### AUSGEWÄHLTER TEXTAUSZUG:
Martin Zagatta: Im Wendland vor Ort ist auch Knut Hallmann unterwegs, der stellvertretende Vorsitzende der Deutschen Polizeigewerkschaft in Niedersachsen. Ihn haben wir eben, aber vor wenigen Minuten noch erreicht und fragen können, ob er Angst hat, dass diese Proteste aus dem Ruder laufen.
Knut Hallmann: Wir haben sicherlich keine Angst. Dazu ist der Einsatz in Gorleben über die Jahre einfach zu sehr gewachsen. Wir haben eine professionelle Einsatzleitung vor Ort, die, ich sage es mal so, mit allen Wassern gewaschen ist und sich auskennt im Konflikt, der sich dort auch politisch ergibt. Unsere Einsatzkräfte sind diesbezüglich natürlich auch schon sehr erfahren, wenn es darum geht, Castoren bis nach Gorleben zu begleiten.

### MATERIAL:
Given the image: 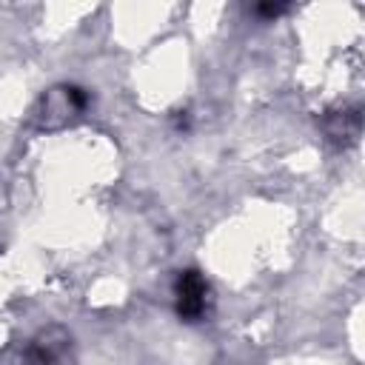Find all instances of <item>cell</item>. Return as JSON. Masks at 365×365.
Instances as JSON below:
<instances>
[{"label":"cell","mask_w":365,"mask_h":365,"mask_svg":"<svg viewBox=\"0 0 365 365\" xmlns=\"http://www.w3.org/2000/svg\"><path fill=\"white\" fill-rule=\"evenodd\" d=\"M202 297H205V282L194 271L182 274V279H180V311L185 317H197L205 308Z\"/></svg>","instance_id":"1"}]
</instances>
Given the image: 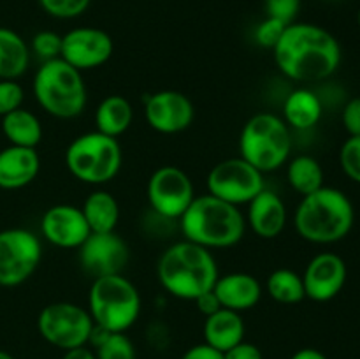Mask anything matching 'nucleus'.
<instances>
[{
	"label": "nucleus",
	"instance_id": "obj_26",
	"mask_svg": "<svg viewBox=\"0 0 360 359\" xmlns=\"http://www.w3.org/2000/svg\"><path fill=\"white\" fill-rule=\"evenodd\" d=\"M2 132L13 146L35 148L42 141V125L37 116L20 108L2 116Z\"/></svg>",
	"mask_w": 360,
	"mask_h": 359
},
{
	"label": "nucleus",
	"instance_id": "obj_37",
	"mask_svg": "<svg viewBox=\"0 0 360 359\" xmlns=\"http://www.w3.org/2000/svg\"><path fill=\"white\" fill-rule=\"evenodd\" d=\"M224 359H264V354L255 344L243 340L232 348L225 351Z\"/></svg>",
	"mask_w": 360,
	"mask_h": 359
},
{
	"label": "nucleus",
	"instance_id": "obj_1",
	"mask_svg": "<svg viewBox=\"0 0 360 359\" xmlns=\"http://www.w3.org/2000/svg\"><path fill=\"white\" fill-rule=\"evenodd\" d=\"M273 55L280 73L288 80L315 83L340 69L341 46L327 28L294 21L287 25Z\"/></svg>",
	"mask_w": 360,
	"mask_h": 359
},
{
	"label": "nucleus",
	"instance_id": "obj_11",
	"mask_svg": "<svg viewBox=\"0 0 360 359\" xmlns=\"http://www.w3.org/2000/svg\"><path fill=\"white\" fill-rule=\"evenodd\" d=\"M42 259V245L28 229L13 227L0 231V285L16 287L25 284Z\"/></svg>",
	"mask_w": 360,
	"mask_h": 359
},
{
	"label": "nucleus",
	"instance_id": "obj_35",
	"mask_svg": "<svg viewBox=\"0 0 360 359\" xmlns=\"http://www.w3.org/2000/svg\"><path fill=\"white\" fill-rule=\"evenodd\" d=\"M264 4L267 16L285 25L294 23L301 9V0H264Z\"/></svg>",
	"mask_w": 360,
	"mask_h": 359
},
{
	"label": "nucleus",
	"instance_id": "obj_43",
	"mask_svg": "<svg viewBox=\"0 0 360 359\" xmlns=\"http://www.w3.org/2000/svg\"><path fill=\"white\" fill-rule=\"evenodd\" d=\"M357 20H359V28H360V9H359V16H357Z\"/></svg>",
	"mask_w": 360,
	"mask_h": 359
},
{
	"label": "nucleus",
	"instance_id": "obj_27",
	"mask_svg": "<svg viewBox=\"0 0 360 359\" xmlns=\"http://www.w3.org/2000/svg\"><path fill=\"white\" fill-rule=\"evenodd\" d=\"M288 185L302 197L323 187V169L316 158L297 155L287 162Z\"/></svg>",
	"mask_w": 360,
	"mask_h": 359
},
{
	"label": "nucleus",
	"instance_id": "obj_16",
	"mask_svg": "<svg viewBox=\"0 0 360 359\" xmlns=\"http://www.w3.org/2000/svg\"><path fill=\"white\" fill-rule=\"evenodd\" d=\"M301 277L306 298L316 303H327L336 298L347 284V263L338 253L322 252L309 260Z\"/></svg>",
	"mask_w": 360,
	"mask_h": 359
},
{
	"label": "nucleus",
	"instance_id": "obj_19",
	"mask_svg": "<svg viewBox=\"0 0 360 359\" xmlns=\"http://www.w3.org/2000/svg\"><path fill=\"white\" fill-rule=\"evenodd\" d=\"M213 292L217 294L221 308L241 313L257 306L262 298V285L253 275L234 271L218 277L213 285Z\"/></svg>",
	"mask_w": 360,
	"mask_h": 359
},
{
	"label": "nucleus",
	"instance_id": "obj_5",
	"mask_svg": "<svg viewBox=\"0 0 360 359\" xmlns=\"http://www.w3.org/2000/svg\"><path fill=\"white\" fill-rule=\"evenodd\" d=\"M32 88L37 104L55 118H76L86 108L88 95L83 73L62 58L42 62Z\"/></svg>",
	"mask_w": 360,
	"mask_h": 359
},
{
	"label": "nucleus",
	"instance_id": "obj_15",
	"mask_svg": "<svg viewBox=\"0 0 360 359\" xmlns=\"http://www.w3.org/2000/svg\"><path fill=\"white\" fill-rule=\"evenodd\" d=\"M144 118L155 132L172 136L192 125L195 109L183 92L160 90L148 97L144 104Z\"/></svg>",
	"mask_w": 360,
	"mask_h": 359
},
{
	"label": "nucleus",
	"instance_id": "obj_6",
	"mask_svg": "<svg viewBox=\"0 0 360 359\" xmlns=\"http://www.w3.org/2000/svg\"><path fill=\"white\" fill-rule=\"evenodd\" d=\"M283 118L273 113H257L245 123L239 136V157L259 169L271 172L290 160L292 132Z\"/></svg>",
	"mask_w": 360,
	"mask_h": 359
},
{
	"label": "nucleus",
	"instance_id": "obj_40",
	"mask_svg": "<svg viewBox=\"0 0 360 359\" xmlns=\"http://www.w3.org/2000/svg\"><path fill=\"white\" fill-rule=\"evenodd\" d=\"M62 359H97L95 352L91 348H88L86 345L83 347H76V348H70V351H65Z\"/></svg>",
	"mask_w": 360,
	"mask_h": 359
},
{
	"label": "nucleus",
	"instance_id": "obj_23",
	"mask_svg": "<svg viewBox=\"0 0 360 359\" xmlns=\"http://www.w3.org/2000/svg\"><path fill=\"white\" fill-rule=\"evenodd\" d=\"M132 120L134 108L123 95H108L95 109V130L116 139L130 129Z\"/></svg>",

### AUFGABE:
Bearbeiten Sie im Textauszug den Abschnitt zwischen „Knut Hallmann: Wir“ und „Gorleben zu begleiten.“ einschließlich, indem Sie „Einsatzkräfte“ durch „Beamten“ ersetzen, und geben Sie den Abschnitt vollständig wieder.

### LÖSUNG:
Knut Hallmann: Wir haben sicherlich keine Angst. Dazu ist der Einsatz in Gorleben über die Jahre einfach zu sehr gewachsen. Wir haben eine professionelle Einsatzleitung vor Ort, die, ich sage es mal so, mit allen Wassern gewaschen ist und sich auskennt im Konflikt, der sich dort auch politisch ergibt. Unsere Beamten sind diesbezüglich natürlich auch schon sehr erfahren, wenn es darum geht, Castoren bis nach Gorleben zu begleiten.